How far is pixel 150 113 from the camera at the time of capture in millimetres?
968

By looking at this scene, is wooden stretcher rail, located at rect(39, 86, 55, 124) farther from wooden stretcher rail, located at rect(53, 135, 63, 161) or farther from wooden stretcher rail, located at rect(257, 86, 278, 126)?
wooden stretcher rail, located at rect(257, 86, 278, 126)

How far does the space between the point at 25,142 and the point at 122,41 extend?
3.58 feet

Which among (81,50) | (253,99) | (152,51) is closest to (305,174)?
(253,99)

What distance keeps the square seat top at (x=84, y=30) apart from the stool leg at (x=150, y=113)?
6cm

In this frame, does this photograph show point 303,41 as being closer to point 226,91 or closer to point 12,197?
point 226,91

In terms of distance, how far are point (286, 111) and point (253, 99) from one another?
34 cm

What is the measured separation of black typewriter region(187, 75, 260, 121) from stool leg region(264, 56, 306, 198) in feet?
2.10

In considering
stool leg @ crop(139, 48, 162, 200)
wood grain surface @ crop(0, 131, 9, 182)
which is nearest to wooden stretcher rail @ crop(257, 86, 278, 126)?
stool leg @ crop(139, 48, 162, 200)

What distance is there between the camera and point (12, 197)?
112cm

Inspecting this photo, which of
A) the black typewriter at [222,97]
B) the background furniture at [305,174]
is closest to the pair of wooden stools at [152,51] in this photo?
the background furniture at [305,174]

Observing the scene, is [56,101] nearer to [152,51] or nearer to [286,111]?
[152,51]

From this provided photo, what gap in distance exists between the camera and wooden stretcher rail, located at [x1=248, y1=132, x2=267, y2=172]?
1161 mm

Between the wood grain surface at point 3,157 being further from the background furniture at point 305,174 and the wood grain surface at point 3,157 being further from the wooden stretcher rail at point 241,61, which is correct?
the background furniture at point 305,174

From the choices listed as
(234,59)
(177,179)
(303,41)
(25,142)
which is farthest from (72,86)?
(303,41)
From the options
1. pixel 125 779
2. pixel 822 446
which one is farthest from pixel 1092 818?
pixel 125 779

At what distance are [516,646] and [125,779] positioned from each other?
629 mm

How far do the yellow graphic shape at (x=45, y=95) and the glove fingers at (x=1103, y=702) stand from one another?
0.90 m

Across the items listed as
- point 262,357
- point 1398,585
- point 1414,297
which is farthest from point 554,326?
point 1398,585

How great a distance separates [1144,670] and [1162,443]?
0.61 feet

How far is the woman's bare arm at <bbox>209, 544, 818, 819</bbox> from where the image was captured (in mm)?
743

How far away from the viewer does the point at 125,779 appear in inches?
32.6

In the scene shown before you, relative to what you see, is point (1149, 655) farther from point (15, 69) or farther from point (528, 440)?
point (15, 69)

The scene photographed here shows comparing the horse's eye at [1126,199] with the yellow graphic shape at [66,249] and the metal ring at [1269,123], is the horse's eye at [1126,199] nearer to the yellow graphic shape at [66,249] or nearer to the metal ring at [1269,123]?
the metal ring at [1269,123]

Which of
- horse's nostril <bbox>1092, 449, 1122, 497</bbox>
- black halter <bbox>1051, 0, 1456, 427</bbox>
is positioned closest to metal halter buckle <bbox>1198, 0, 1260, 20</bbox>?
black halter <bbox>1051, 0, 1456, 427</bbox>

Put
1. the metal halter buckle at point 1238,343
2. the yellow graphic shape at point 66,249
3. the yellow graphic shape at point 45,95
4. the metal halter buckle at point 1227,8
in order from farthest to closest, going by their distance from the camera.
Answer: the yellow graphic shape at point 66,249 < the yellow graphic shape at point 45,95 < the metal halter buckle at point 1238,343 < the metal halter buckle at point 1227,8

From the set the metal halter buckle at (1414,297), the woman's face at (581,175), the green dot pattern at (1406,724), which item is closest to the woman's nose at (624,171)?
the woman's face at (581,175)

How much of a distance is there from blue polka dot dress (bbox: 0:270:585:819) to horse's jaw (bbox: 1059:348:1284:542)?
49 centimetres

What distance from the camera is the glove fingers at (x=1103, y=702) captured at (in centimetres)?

* * *

__What the task asks__
Word for word, extract all the records.

__Solution to this task__
How far is pixel 150 113 from the camera at the time of capture in millimetres?
968

By looking at this scene, is wooden stretcher rail, located at rect(39, 86, 55, 124) farther from wooden stretcher rail, located at rect(53, 135, 63, 161) or farther from wooden stretcher rail, located at rect(257, 86, 278, 126)?
wooden stretcher rail, located at rect(257, 86, 278, 126)

How far does the space between the point at 25,142 and the point at 122,41 extend?
3.58 feet

Which among (81,50) | (253,99) | (152,51) is closest to (305,174)?
(253,99)

What distance keeps the square seat top at (x=84, y=30) apart from the stool leg at (x=150, y=113)?
6cm

In this frame, does this photograph show point 303,41 as being closer to point 226,91 or closer to point 12,197?
point 226,91

In terms of distance, how far are point (286, 111) and point (253, 99) from one another?
34 cm

What is the measured separation of black typewriter region(187, 75, 260, 121) from stool leg region(264, 56, 306, 198) in feet?
2.10

In considering
stool leg @ crop(139, 48, 162, 200)
wood grain surface @ crop(0, 131, 9, 182)
which is nearest to wooden stretcher rail @ crop(257, 86, 278, 126)?
stool leg @ crop(139, 48, 162, 200)

What distance is there between the camera and point (12, 197)?
112cm

Inspecting this photo, which of
A) the black typewriter at [222,97]
B) the background furniture at [305,174]
is closest to the pair of wooden stools at [152,51] in this photo?
the background furniture at [305,174]

Observing the scene, is [56,101] nearer to [152,51] or nearer to [286,111]?
[152,51]

From this provided photo, what gap in distance exists between the camera and wooden stretcher rail, located at [x1=248, y1=132, x2=267, y2=172]?
1161 mm

Between the wood grain surface at point 3,157 being further from the background furniture at point 305,174 and the wood grain surface at point 3,157 being further from the wooden stretcher rail at point 241,61, which is correct?
the background furniture at point 305,174

From the choices listed as
(234,59)
(177,179)
(303,41)
(25,142)
which is farthest from (72,86)?
(303,41)
From the options
1. pixel 125 779
2. pixel 822 446
which one is farthest from pixel 1092 818?
pixel 125 779

At what distance are [516,646] and [125,779] positioned from each other?
629 mm

How far do the yellow graphic shape at (x=45, y=95) and the glove fingers at (x=1103, y=702) stand from one another?
0.90 m

Across the items listed as
- point 262,357
- point 1398,585
- point 1414,297
which is farthest from point 554,326?
point 1398,585

How great a distance separates [1144,670] and [1162,443]?
0.61 feet

How far is the woman's bare arm at <bbox>209, 544, 818, 819</bbox> from where the image was captured (in mm)?
743

How far away from the viewer does the point at 125,779 appear in inches?
32.6

In the scene shown before you, relative to what you see, is point (1149, 655) farther from point (15, 69) or farther from point (528, 440)?
point (15, 69)

The scene photographed here shows comparing the horse's eye at [1126,199] with the yellow graphic shape at [66,249] and the metal ring at [1269,123], is the horse's eye at [1126,199] nearer to the yellow graphic shape at [66,249] or nearer to the metal ring at [1269,123]?
the metal ring at [1269,123]

Which of
- horse's nostril <bbox>1092, 449, 1122, 497</bbox>
- black halter <bbox>1051, 0, 1456, 427</bbox>
is positioned closest to metal halter buckle <bbox>1198, 0, 1260, 20</bbox>?
black halter <bbox>1051, 0, 1456, 427</bbox>

Put
1. the metal halter buckle at point 1238,343
2. the yellow graphic shape at point 66,249
3. the yellow graphic shape at point 45,95
4. the metal halter buckle at point 1227,8
in order from farthest to closest, going by their distance from the camera.
Answer: the yellow graphic shape at point 66,249 < the yellow graphic shape at point 45,95 < the metal halter buckle at point 1238,343 < the metal halter buckle at point 1227,8

From the set the metal halter buckle at (1414,297), the woman's face at (581,175), the green dot pattern at (1406,724), which item is closest to the woman's nose at (624,171)?
the woman's face at (581,175)

How much of a distance is there from blue polka dot dress (bbox: 0:270:585:819) to horse's jaw (bbox: 1059:348:1284:542)?
49 centimetres

What distance from the camera is the glove fingers at (x=1103, y=702) captured at (in centimetres)?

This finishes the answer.